************************
Data in BigQuery
************************
The information scattered over tens of thousands of XML and TSV files in two separate archives at the
`NCI-GDC `_ is provided in a
*much more accessible* form in a series of *open-access* BigQuery tables.
For more details, including tutorials, SQL,
and code examples in `Python `_ or
`R `_,
please see our
`Query of the Month `_ page and our
`github repositories `_.
Note that dbGaP authorization is **not** required to access these tables!
If you have suggestions or requests for additional data (*eg* TCGA isoform expression data,
or other reference data sources) that you would like to see made available as BigQuery tables,
please let us know (feedback@isb-cgc.org) and we will try to make that happen.
BigQuery Datasets and Tables
============================
Data made available by the ISB-CGC through BigQuery is organized into several *open-access*
datasets, where a dataset is made up of multiple tables.
Datasets in BigQuery are uniquely identified based on the Google Cloud Platform (GCP) project name
(in this case **isb-cgc**), and the dataset name, separated by a colon (or a period, in standard SQL),
*eg* ``isb-cgc:TCGA_bioclin_v0``. Tables are uniquely identified by appending the table name,
preceded by a period, *eg* ``isb-cgc:TCGA_bioclin_v0.Clinical``.

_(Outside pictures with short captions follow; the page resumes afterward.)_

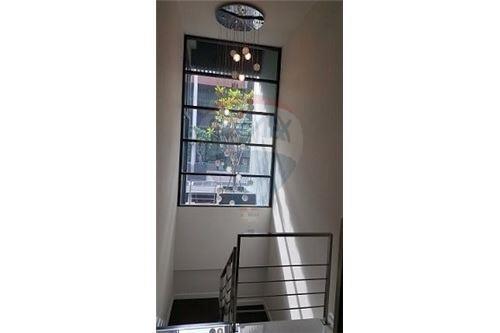 RE/MAX Executive Homes Agency's Nice 4 Bedroom for Sale Parklane Ekamai 22 5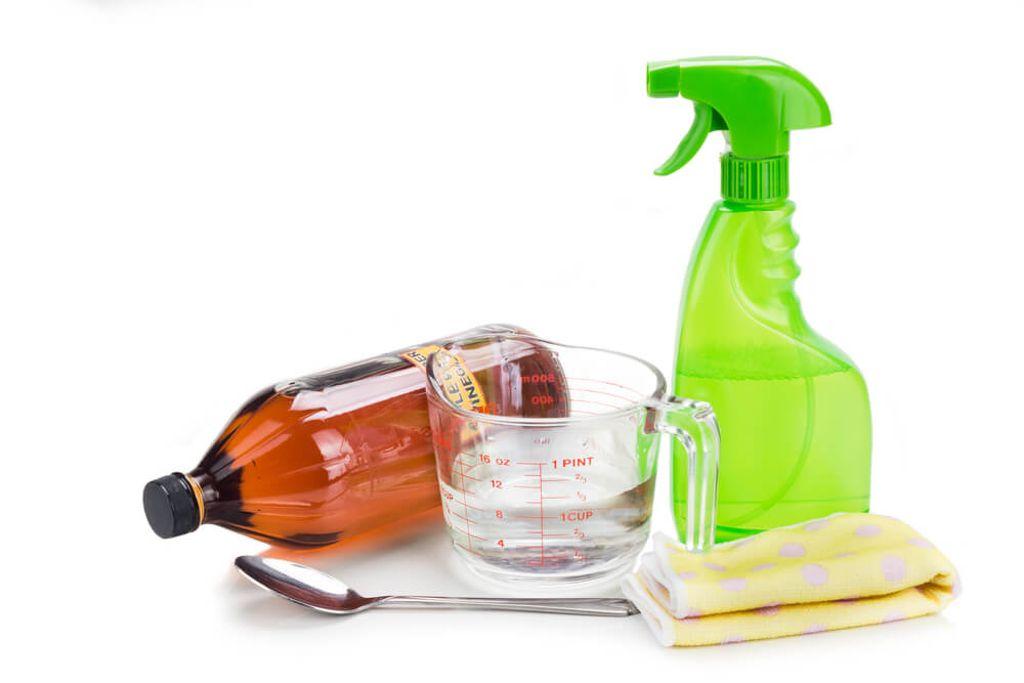 Mit wenigen Zutaten gelingen die Glasreiniger. Foto: ThamKC / shutterstock.com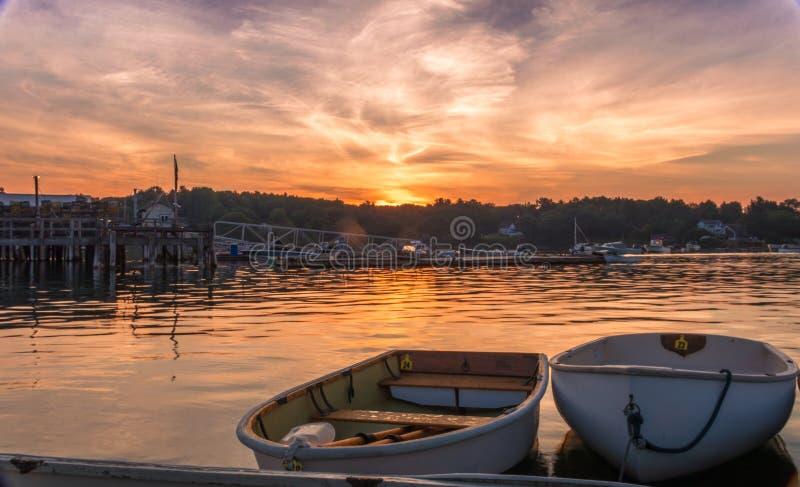 De vroege zonsopgang van de ochtendzomer over kalm water in Muscongus-Baai, Maine stock foto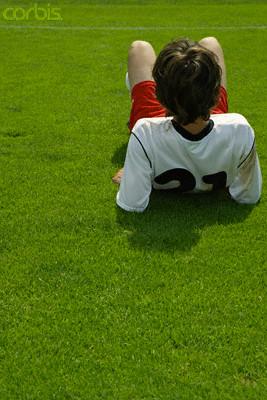 Pourquoi des joueurs de foot décèdent régulièrement ?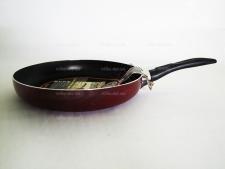 Сковорода тефлоновая  30 см.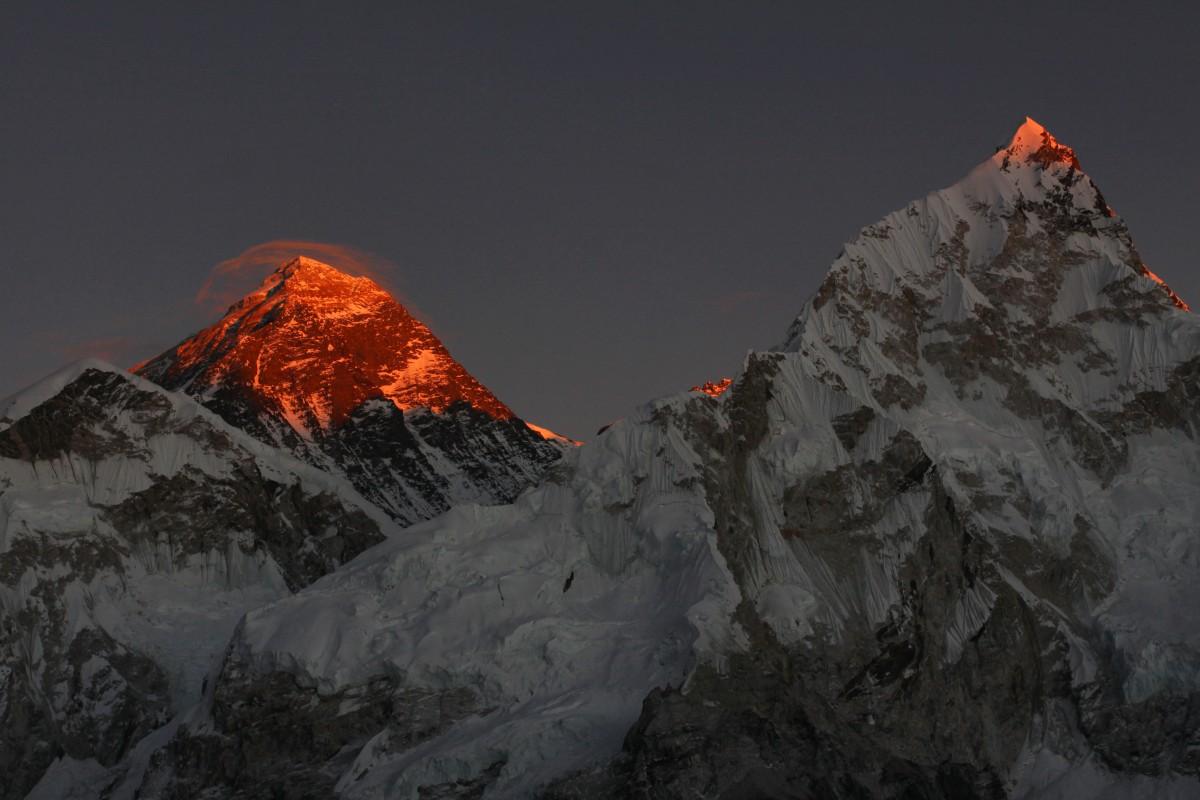 Zdjęcia: Kalla Pattar, Sagarmatha, zapalanie szczytów , NEPAL
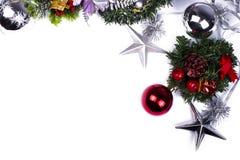 стекло состава рождества bauble голубое Подарок рождества, конусы сосны, звезды, ветви туи и цветки гипсофилы стоковые фотографии rf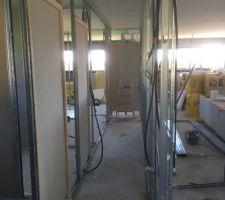 Ossature métallique et placo des cloisons la maison prend forme encore du boulot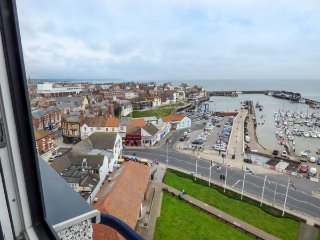 HIGH TIDE, 9th floor apartment with stunning views, parking, near amenities, in Bridlington, Ref 936666 - Bridlington vacation rentals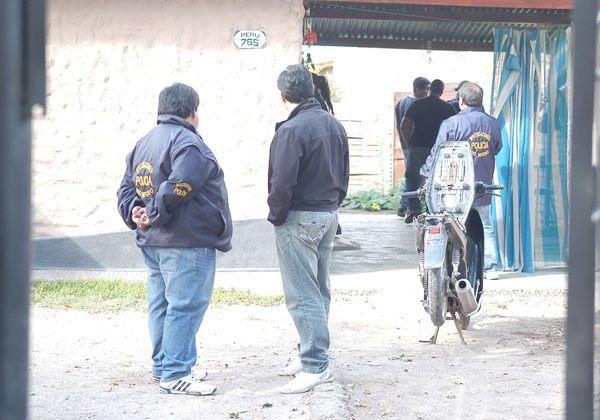 Investigan a banda que asalta casas y comercios en Cipolletti y Neuquén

You can use the Google BigQuery graphical interface to query the BigQuery datasets. To view and use these datasets, please see this `page `_ for accessing controlled data in BigQuery or this `page <../../progapi/bigqueryGUI/LinkingBigQueryToIsb-cgcProject.html>`_ to view open access data in BigQuery.
The following sections describe each of the major datasets that are currently publicly-accessible,
and the tables that each one contains. For additional details regarding the ETL (extract, transform,
and load) process for each of these data types, please refer to the data-type specific details
below.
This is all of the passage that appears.